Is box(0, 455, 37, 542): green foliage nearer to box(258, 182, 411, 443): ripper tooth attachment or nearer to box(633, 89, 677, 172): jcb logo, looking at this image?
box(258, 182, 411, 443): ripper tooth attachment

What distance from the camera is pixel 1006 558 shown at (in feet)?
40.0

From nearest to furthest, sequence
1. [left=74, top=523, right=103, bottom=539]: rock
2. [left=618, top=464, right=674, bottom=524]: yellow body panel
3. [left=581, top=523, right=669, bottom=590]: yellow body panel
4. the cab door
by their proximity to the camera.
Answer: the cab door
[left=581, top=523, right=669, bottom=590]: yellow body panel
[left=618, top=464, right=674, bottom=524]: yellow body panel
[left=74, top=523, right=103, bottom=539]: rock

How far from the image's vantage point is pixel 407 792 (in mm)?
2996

...

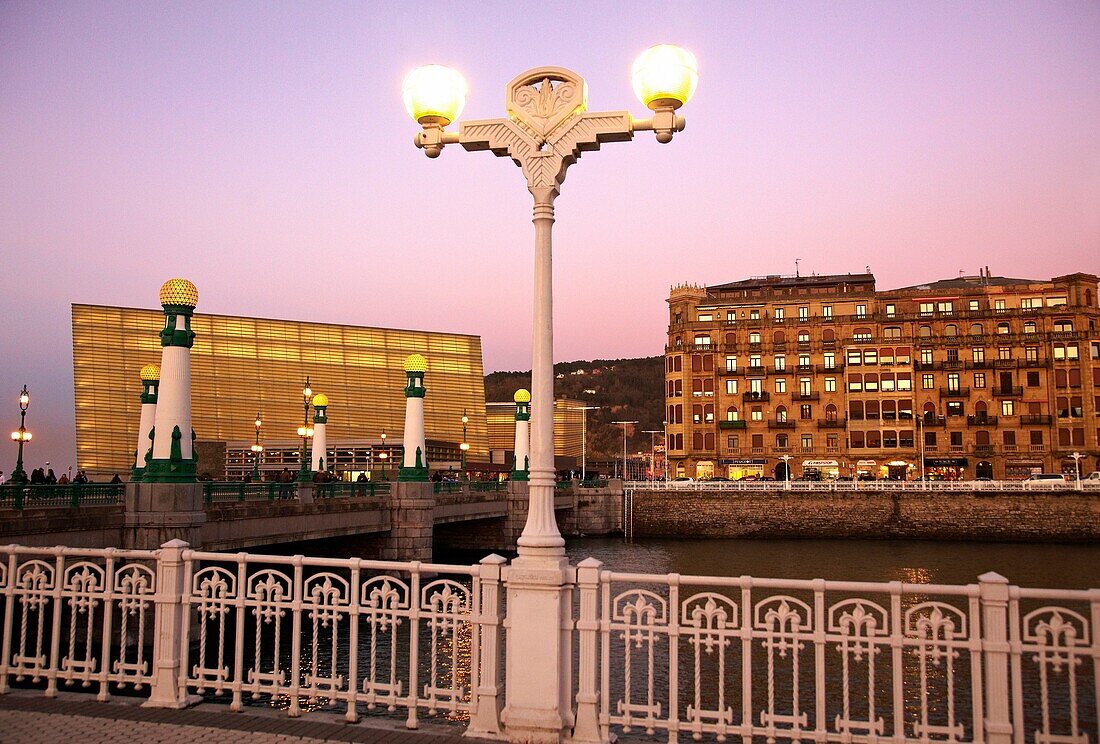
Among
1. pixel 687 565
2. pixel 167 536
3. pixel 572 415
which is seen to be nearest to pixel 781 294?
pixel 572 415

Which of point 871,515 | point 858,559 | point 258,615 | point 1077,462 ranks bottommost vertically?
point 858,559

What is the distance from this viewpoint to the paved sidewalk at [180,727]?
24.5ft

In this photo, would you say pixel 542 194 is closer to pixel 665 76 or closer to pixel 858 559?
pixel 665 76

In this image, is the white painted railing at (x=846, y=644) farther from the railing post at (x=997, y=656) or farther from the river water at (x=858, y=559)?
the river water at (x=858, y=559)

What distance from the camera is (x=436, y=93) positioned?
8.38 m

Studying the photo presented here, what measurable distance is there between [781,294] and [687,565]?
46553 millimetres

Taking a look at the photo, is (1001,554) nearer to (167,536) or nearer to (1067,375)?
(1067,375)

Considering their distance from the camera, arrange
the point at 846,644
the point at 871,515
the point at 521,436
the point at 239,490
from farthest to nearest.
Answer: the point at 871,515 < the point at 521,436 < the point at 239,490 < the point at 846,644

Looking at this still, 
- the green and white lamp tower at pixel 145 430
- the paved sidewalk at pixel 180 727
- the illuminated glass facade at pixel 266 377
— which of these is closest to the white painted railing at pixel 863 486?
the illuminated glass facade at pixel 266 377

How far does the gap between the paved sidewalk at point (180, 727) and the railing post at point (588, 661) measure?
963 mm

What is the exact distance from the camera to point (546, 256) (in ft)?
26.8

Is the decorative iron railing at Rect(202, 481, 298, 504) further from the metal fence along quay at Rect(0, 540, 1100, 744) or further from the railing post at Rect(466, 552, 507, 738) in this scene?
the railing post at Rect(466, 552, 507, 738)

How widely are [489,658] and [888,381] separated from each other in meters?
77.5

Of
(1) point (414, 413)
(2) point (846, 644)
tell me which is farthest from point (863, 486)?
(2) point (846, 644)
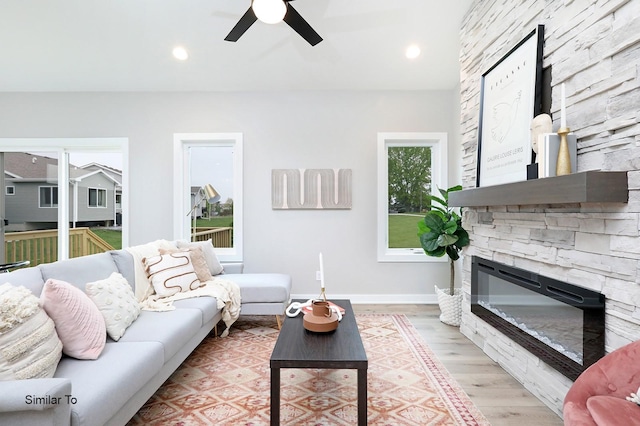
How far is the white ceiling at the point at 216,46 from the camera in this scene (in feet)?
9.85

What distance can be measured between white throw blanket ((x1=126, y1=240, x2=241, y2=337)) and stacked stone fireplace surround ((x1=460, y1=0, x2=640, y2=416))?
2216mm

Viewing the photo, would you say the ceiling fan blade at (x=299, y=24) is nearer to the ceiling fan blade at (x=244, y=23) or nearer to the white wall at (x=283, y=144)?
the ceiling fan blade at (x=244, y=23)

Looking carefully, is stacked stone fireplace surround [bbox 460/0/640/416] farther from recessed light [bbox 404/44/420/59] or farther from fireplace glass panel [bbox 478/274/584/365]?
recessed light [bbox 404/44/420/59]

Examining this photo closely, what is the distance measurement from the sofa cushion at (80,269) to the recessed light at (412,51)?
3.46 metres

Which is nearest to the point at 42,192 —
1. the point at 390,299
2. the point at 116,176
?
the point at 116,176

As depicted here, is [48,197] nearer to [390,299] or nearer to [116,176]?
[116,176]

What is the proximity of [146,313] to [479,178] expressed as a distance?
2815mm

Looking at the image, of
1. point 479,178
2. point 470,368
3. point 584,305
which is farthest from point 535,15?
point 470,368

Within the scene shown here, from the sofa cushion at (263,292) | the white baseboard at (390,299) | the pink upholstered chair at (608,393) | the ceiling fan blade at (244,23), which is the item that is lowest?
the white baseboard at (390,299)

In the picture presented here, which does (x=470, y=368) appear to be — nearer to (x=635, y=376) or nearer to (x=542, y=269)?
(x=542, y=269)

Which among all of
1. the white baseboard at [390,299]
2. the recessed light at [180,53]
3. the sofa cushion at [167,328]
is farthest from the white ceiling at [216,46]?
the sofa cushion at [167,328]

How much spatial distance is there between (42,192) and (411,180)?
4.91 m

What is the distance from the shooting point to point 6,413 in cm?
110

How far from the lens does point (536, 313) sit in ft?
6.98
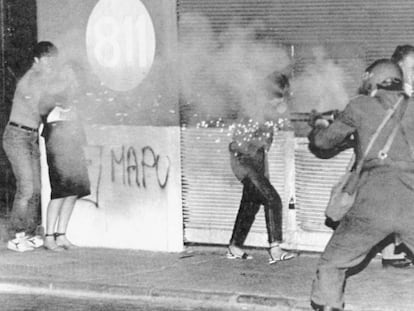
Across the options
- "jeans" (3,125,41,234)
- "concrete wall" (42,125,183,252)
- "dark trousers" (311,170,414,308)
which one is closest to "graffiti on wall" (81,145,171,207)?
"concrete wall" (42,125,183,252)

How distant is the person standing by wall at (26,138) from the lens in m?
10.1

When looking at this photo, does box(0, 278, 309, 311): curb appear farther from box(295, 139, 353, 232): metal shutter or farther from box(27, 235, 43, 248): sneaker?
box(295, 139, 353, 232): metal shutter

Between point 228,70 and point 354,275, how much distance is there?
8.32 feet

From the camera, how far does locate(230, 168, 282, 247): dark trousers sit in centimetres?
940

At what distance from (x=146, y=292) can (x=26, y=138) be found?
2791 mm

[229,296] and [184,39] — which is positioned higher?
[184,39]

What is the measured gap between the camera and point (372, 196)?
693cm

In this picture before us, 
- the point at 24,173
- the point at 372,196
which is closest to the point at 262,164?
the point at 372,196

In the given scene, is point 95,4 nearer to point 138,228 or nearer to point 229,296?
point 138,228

---

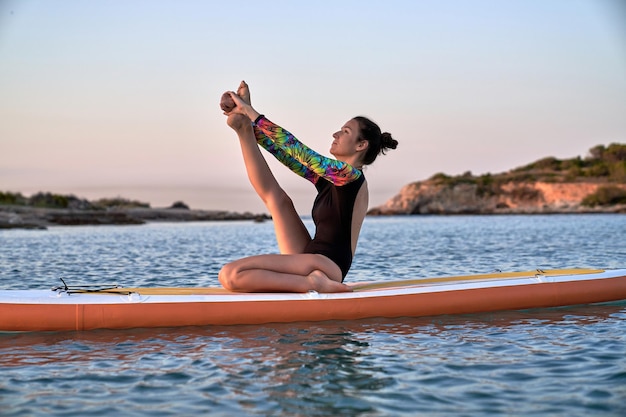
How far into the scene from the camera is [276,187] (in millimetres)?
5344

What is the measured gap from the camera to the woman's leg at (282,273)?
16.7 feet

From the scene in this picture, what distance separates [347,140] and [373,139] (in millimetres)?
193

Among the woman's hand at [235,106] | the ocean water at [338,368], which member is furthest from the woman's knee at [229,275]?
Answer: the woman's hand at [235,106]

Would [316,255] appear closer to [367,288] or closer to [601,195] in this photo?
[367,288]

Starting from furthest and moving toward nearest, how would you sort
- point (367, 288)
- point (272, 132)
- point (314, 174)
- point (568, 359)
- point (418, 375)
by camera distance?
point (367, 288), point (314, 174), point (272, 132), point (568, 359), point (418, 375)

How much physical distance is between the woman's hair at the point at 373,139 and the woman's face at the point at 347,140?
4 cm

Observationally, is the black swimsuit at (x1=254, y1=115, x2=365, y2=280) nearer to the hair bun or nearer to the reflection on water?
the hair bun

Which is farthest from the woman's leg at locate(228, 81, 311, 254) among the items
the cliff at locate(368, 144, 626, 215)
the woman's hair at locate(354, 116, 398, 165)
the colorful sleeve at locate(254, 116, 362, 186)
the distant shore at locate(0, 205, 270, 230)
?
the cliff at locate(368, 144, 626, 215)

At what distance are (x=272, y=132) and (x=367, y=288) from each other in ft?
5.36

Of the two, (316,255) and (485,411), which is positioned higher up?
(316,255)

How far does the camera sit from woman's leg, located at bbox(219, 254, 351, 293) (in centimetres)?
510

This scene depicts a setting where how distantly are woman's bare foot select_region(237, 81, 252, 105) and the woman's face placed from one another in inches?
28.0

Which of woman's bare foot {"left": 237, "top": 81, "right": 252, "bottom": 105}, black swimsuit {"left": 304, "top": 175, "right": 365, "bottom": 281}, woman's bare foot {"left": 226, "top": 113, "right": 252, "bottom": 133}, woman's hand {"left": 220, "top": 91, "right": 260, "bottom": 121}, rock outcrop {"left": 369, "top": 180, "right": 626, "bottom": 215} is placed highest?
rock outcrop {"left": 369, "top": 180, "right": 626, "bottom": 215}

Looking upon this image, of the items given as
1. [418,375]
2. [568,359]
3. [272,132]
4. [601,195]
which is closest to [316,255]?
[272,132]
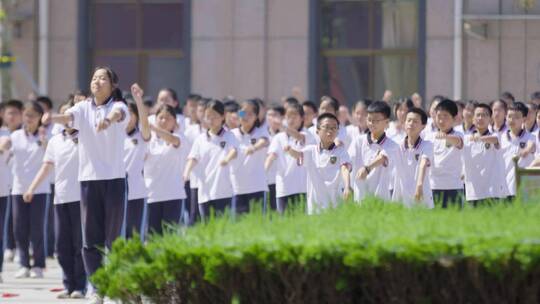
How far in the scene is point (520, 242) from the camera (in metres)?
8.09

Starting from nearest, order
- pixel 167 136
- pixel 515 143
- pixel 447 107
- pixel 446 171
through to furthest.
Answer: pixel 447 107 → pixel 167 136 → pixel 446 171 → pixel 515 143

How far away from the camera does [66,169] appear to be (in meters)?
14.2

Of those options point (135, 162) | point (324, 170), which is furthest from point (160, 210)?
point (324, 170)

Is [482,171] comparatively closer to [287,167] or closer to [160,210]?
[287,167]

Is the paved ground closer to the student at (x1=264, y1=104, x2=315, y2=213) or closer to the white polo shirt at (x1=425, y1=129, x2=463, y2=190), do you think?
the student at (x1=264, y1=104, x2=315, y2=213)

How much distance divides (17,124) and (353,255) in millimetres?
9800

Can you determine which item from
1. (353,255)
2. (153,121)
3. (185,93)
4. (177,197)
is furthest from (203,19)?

◆ Yapılacak İş ◆
Yukarıdaki öğelerde "metal" sözcüğünü barındıran tüm satırları bulup kopyalayın. Büyük ve küçük harf ayrımı dikkate alınır.

◆ Yanıt ◆
Is the decorative iron railing at Rect(202, 481, 298, 504) further from the metal fence along quay at Rect(0, 540, 1100, 744) or further from the railing post at Rect(466, 552, 507, 738) in this scene?
When looking at this photo, does box(0, 278, 309, 311): curb appear farther from box(295, 139, 353, 232): metal shutter or farther from box(27, 235, 43, 248): sneaker?
box(295, 139, 353, 232): metal shutter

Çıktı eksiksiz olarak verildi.